▶ **Exercise objective**
Among the entries below, take the line with "Fmoc-D-Val-OH 化学结构 CAS号：84624-17-9" and the line with "Mueble para TV", and output them and every line between them exactly, with nothing else.
==============================
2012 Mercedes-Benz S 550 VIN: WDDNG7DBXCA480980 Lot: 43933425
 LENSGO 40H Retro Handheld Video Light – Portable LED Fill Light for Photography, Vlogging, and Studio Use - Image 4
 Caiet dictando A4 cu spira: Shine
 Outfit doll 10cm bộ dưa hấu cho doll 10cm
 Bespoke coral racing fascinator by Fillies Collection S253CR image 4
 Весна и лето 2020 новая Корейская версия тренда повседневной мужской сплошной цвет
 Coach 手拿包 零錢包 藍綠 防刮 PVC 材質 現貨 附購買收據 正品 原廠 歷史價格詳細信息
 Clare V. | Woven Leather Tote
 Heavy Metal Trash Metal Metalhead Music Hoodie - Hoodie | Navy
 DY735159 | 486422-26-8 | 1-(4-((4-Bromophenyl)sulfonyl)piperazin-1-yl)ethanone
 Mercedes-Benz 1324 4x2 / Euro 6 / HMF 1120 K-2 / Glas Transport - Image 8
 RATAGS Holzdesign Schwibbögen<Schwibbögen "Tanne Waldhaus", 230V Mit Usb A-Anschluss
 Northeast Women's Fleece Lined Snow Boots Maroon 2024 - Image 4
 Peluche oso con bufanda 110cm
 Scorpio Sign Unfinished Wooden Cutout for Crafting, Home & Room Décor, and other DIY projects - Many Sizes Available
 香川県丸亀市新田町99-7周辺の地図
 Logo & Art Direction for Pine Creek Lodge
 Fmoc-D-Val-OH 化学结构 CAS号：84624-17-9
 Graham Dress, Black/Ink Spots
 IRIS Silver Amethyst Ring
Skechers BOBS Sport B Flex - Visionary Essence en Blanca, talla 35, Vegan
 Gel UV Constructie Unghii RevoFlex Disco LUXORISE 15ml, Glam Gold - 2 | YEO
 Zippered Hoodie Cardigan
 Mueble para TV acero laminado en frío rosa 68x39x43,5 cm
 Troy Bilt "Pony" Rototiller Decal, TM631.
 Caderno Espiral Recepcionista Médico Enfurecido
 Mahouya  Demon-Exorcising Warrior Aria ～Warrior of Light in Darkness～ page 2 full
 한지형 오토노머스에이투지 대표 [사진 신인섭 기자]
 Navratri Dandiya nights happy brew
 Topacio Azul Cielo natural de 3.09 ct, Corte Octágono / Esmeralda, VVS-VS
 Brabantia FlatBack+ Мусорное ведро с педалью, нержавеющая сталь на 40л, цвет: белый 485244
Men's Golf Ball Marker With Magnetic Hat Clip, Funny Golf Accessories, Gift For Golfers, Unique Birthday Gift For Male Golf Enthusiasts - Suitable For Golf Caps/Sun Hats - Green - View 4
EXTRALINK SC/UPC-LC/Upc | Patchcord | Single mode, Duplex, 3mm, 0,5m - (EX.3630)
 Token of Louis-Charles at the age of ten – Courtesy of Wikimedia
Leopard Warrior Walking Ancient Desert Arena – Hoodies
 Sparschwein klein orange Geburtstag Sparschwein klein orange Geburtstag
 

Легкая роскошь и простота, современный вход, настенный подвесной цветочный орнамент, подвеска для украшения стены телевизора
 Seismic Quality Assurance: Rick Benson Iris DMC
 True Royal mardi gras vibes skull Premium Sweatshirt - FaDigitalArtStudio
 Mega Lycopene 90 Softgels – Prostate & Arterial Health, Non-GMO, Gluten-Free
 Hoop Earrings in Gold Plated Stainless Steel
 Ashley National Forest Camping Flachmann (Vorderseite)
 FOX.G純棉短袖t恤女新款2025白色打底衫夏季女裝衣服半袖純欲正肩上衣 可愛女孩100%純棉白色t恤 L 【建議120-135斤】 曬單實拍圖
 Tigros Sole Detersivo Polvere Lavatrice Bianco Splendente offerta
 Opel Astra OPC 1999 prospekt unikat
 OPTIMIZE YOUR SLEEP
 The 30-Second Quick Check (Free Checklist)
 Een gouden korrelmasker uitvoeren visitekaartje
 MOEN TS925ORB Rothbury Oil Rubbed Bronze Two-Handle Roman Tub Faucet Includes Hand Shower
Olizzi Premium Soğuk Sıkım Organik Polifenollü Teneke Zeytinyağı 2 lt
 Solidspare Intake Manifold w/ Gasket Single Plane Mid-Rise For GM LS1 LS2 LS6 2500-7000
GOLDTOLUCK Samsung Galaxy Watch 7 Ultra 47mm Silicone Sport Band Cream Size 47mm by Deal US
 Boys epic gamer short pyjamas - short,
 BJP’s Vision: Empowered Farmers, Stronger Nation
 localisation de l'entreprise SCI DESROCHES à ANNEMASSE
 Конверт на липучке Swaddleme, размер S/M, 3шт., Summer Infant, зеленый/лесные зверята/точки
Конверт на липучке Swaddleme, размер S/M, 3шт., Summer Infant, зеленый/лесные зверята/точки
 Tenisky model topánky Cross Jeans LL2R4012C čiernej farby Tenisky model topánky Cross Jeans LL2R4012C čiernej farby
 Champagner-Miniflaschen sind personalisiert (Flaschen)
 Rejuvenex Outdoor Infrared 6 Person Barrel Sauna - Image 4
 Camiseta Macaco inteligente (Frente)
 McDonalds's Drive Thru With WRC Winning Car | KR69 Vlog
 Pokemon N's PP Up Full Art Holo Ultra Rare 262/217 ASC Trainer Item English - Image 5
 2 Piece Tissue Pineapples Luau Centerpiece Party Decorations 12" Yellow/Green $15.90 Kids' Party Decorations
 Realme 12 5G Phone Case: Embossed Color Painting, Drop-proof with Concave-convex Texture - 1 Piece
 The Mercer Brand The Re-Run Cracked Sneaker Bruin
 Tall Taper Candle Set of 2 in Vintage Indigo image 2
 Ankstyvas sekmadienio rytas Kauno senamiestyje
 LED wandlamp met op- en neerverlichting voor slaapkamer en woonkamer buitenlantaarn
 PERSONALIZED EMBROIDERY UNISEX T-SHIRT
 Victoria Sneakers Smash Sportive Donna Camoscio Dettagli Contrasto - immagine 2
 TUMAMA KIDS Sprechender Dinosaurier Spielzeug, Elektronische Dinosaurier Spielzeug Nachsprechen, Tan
==============================
▶ **Response area**
 Fmoc-D-Val-OH 化学结构 CAS号：84624-17-9
 Graham Dress, Black/Ink Spots
 IRIS Silver Amethyst Ring
Skechers BOBS Sport B Flex - Visionary Essence en Blanca, talla 35, Vegan
 Gel UV Constructie Unghii RevoFlex Disco LUXORISE 15ml, Glam Gold - 2 | YEO
 Zippered Hoodie Cardigan
 Mueble para TV acero laminado en frío rosa 68x39x43,5 cm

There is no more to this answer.